Throughout his lifetime, Kameny placed himself in the middle of many first in the gay rights movement. He founded the Washington D.C. chapter of the Mattachine Society in 1961, a group which distinguished itself for its aggressiveness. In 1965, Kameny helped to organize the first gay rights protest in front the White House (see Apr 17), the Pentagon (Jul 31), the U.S. Civil Service Commission (see Jun 26), Philadelphia’s Independence Hall (see Jul 4), and the State Department (see Aug 28). That same year, Kameny published a ground-breaking essay which declared the gay rights movement’s independence from the mental health professions and its shoddy pseudo-scientific research on homosexuality, proclaiming, “We are the true authorities on homosexuality” (see May 11). That bold, landmark declaration proved a turning point from or the gay rights movement, which soon shifted from a position of deference to professional authorities who declared that gays were mentally ill, and toward an eight year struggle to convince the American Psychiatric Association to remove homosexuality from its list of mental disorders (see Dec 15). In 1968, Kameny created the slogan “Gay is Good” (see Aug 12) and in 1971 he was the first openly gay candidate for Congress (see Feb 22).
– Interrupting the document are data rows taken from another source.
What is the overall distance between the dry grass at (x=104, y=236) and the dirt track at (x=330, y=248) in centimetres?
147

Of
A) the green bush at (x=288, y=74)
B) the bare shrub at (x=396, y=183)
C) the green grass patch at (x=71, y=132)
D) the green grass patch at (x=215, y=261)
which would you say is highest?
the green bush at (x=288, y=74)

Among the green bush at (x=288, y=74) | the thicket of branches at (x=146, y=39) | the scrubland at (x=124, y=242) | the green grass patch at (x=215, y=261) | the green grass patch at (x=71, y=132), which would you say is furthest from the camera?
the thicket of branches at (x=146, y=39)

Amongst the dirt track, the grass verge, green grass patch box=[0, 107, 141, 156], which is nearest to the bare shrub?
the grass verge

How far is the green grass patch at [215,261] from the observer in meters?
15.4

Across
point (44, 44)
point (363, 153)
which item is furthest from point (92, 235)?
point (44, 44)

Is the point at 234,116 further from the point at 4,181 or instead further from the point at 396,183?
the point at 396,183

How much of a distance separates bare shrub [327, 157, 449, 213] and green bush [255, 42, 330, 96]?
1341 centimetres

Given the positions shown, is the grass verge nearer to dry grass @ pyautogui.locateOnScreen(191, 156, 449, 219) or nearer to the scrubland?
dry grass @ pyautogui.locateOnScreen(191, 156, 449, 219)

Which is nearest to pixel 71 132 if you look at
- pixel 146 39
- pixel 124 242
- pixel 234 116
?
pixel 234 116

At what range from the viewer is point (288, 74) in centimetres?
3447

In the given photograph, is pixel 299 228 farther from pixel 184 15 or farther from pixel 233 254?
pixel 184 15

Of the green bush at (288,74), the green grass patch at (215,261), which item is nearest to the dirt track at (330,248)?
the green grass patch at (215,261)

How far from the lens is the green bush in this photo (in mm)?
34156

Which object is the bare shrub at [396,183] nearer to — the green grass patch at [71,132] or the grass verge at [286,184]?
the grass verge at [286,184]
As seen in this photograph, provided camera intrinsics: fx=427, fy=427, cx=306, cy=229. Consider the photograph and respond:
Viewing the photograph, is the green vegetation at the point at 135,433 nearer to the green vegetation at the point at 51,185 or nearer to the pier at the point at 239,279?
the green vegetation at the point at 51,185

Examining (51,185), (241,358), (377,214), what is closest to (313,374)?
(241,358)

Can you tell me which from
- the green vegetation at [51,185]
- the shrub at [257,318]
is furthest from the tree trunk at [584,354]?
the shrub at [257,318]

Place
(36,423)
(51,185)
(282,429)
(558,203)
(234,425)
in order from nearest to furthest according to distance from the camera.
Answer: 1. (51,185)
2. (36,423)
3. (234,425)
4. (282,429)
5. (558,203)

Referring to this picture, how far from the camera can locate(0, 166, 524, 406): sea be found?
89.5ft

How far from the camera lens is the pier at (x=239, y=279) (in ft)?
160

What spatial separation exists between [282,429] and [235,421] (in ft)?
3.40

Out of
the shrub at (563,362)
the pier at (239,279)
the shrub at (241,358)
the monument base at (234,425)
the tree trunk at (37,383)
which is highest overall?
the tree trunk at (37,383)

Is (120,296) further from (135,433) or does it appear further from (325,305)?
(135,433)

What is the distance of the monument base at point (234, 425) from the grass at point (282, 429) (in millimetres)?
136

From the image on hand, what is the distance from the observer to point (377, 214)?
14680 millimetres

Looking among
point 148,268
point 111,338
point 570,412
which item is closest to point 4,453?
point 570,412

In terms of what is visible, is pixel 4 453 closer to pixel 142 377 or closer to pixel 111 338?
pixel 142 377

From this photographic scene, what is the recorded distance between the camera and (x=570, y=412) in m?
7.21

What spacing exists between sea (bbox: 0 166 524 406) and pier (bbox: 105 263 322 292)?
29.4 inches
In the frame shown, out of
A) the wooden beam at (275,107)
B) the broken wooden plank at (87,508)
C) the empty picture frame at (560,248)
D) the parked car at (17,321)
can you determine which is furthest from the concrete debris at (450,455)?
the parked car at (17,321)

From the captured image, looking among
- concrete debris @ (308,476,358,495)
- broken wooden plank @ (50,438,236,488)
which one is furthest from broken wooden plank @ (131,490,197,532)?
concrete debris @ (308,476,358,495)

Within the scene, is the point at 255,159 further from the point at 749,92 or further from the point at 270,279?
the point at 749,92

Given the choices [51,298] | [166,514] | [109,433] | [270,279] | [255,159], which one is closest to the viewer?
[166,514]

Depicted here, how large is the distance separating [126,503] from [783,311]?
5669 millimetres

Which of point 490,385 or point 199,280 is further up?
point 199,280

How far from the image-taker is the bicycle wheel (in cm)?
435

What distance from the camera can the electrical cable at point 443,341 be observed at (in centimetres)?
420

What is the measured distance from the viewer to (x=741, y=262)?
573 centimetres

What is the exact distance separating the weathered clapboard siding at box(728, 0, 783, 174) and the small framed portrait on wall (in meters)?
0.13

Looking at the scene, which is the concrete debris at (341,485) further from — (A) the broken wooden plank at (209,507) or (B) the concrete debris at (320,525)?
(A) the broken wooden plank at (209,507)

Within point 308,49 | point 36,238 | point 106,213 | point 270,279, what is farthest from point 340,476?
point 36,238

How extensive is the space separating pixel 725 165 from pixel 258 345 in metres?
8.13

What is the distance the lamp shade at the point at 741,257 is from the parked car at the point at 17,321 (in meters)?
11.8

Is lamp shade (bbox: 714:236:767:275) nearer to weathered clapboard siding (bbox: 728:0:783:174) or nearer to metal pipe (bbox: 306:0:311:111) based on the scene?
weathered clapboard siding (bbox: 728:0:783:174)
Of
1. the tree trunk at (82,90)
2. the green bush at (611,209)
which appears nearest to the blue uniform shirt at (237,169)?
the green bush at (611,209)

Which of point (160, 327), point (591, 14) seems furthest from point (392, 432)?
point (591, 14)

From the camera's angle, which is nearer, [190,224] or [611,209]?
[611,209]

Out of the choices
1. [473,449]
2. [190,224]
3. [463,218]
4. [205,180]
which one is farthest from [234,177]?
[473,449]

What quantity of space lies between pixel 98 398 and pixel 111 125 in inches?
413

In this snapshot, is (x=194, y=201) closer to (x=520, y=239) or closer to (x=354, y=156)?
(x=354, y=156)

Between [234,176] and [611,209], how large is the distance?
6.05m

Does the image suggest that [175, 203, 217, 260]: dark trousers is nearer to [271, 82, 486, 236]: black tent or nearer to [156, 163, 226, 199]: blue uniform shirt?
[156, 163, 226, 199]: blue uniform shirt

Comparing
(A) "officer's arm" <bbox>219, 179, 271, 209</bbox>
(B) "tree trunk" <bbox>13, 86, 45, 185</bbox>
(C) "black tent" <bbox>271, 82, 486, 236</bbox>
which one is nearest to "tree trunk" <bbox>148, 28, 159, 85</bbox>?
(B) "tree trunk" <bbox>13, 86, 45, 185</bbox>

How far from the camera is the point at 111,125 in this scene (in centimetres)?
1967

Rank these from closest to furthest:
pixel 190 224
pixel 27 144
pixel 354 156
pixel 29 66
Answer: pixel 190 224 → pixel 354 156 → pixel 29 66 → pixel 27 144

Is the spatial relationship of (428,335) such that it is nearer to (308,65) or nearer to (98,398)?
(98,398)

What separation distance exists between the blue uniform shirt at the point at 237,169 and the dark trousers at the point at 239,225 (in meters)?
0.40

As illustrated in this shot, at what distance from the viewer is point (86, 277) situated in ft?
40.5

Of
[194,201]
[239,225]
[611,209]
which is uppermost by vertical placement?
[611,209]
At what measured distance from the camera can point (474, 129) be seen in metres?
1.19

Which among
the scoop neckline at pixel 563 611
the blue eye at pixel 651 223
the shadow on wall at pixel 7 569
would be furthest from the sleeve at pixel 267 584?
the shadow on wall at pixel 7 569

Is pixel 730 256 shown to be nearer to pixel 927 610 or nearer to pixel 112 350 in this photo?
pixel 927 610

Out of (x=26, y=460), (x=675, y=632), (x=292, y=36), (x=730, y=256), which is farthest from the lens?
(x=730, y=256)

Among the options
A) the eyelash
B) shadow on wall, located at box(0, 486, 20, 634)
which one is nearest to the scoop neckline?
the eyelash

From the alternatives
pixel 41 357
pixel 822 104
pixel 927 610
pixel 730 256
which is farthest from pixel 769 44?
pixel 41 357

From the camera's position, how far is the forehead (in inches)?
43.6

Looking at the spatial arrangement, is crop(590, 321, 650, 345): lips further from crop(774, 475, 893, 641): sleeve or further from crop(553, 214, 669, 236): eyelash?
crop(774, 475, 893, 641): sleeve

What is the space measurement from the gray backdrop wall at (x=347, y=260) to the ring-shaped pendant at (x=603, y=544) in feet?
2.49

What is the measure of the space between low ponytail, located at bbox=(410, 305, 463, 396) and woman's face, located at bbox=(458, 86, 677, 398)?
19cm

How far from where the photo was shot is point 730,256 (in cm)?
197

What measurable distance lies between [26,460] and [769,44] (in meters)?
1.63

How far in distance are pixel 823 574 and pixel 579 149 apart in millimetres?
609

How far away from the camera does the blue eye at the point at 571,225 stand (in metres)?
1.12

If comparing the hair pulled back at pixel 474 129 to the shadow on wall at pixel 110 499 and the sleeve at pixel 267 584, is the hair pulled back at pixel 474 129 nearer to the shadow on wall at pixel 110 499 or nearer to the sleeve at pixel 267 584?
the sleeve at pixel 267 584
Kameny has been recognized as a national treasure; his papers are now a part of the Library of Congress, and the Smithsonian holds several of Kameny’s picket signs and other artifacts in its collection. His home is now recognized as a D.C. Historic Landmark, and in 2009, he received an official apology for his firing from the Office of Personnel Management. He passed away in 2011 at the age of 86.